The suggestion will be the closest location to where he submitted his application based on the address provided, in most cases. Sometimes as of late PPRs have been directed to mail their passport to the LA consulate, though.
 
Our's is Tennessee address which means NY City is the closest location. If the visa application is approved is it possible to just show up at Niagara Falls and get the passport stamped at the entry crossing? May be not, but just want to check just in case that is possible.
 
Our's is Tennessee address which means NY City is the closest location. If the visa application is approved is it possible to just show up at Niagara Falls and get the passport stamped at the entry crossing? May be not, but just want to check just in case that is possible.

No. POEs do not affix counterfoils like this.
 
So, if the application is approved and NY City is the suggested office, would we be able to go to their office and get the passport stamped in person? Or, mailing the passport is the only way?
 
So, if the application is approved and NY City is the suggested office, would we be able to go to their office and get the passport stamped in person? Or, mailing the passport is the only way?
They cannot go and have the counterfoil affixed in person, no.

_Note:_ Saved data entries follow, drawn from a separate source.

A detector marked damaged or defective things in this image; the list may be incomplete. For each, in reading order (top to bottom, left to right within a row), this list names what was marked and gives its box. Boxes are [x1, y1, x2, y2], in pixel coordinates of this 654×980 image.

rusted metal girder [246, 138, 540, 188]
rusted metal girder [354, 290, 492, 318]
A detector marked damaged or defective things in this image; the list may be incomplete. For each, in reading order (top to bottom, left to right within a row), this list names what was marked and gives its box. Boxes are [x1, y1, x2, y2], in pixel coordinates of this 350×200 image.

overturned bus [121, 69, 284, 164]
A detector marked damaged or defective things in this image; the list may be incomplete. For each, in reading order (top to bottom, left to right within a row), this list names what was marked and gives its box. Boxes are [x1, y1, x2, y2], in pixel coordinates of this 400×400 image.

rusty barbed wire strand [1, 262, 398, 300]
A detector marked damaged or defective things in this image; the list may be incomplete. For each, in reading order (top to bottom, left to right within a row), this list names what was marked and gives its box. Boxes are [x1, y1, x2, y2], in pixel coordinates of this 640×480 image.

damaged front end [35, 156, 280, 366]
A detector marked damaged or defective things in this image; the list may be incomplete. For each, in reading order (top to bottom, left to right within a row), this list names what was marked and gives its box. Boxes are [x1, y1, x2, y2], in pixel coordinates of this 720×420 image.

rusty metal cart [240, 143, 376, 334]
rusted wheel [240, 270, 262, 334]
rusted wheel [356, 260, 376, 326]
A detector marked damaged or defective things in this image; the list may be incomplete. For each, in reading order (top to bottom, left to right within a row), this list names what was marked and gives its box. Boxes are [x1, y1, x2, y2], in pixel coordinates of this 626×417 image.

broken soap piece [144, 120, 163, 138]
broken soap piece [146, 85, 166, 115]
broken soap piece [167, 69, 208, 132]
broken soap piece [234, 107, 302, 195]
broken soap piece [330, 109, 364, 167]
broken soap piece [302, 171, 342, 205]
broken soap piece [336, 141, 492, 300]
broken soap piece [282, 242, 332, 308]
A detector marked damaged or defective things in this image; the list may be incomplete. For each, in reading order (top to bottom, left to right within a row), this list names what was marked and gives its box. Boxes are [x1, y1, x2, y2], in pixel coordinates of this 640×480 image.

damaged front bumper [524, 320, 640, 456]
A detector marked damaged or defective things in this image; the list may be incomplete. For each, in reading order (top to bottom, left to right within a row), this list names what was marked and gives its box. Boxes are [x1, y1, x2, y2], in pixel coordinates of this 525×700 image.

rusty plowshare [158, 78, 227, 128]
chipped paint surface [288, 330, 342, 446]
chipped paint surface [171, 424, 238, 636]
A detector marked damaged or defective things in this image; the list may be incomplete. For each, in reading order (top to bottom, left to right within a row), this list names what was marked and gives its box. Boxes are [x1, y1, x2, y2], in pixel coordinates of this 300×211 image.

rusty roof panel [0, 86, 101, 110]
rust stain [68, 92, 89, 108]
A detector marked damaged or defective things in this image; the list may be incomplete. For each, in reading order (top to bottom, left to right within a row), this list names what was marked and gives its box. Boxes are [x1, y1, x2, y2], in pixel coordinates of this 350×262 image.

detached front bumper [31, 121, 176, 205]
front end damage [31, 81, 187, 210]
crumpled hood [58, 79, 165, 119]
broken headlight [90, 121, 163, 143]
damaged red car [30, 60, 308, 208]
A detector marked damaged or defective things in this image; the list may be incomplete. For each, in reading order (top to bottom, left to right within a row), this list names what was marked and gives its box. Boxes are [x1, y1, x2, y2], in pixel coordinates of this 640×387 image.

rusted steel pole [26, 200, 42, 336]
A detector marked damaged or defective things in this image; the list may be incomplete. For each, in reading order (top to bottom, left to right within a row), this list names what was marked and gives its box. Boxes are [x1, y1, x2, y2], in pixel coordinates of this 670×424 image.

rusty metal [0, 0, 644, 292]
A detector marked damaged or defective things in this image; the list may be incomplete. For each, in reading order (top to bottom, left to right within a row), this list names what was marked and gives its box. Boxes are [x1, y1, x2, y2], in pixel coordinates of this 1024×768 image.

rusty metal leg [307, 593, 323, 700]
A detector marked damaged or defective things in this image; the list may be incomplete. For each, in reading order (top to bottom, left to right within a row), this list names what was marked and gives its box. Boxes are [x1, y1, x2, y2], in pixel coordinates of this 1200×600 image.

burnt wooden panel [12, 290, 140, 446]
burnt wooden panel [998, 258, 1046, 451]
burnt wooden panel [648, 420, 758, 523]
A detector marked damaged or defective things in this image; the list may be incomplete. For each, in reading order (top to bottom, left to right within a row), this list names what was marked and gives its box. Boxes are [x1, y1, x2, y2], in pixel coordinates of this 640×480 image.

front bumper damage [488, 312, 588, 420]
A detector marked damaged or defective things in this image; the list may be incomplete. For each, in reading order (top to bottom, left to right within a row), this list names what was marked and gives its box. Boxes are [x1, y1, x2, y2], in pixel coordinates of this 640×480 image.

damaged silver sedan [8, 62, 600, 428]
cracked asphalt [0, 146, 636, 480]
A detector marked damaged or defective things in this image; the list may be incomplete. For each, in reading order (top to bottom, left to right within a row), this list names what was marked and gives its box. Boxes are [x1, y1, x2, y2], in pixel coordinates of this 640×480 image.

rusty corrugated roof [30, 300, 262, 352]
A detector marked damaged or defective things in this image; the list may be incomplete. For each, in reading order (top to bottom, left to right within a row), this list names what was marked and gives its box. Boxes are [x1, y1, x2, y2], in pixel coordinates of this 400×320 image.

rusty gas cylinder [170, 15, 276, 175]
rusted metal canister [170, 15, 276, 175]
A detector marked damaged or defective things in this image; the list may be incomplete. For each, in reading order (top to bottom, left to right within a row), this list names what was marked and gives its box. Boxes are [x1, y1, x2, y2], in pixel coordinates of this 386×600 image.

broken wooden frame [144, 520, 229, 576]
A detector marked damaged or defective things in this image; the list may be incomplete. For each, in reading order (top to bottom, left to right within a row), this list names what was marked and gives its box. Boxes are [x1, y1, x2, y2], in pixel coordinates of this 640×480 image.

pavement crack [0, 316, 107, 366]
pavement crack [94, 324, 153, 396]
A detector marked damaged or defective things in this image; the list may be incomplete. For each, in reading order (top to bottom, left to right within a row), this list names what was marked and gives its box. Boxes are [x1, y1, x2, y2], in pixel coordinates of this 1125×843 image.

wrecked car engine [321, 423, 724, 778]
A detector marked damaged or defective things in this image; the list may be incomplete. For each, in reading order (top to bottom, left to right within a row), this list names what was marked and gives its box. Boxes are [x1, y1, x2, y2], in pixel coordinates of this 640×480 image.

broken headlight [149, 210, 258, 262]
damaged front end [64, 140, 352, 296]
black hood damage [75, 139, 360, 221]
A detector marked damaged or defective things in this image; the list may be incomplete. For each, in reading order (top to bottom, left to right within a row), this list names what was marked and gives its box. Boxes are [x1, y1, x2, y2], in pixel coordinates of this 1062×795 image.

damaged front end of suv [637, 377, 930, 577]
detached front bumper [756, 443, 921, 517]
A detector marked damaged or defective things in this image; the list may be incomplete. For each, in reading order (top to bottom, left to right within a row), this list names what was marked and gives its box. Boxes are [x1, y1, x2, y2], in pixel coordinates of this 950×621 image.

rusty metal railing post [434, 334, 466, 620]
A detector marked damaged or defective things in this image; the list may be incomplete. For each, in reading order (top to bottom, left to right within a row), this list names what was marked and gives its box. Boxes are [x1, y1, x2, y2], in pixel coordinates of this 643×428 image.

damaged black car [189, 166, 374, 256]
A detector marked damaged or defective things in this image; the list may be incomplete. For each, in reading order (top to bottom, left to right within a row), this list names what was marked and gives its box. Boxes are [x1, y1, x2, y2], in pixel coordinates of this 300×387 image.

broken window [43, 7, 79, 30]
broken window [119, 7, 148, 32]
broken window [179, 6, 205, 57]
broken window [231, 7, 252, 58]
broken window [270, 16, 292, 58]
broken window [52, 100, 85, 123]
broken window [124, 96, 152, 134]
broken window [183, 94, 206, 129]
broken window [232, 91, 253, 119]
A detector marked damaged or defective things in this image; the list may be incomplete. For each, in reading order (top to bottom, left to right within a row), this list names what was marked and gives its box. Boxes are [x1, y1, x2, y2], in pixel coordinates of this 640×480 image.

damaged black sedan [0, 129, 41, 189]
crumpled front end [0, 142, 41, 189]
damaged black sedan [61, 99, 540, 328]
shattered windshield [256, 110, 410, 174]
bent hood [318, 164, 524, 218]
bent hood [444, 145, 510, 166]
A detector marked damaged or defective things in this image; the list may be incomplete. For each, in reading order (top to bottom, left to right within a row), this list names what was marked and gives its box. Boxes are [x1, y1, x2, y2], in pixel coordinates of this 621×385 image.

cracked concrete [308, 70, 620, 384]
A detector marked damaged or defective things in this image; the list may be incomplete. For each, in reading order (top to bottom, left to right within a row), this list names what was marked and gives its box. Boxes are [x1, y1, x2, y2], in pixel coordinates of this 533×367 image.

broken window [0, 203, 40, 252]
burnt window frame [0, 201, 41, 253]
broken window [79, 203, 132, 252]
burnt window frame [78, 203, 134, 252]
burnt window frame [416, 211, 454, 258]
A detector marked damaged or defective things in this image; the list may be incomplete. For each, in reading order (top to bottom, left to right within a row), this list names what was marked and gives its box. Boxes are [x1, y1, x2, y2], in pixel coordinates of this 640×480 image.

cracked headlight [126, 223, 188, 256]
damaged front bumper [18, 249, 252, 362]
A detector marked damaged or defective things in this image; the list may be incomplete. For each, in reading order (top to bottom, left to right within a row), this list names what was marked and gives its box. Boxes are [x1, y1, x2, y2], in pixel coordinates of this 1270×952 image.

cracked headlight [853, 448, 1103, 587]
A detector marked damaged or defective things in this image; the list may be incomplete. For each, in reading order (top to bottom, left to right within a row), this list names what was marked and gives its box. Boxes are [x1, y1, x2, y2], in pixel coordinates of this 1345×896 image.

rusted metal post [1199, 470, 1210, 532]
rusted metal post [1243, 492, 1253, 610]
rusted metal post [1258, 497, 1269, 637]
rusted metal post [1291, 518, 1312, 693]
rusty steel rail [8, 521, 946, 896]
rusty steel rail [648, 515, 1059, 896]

You submit your passport to a visa application centre. You can certainly submit it in person, but with VFS, that typically means waiting in a very long lineup. They take your passport from you, ask you if you want to pay extra to have it couriered back to you, and then charge you for their services. VFS then, at the end of the day, couriers your passport, along with all the others it received for Canada visa processing, to the Canadian consulate. A few days to a week or two later, the passport has the counterfoil affixed at the consulate, and then is returned to the VFS office, at which point it will be couriered back to you if you paid for that service, or it will be ready for your pickup.

There is no timeline on counterfoil affixing in a passport. It could be three days, it could be three weeks.

Sadly, the moral of this story - your brother should have applied for the Canadian visa at home before he left for the US.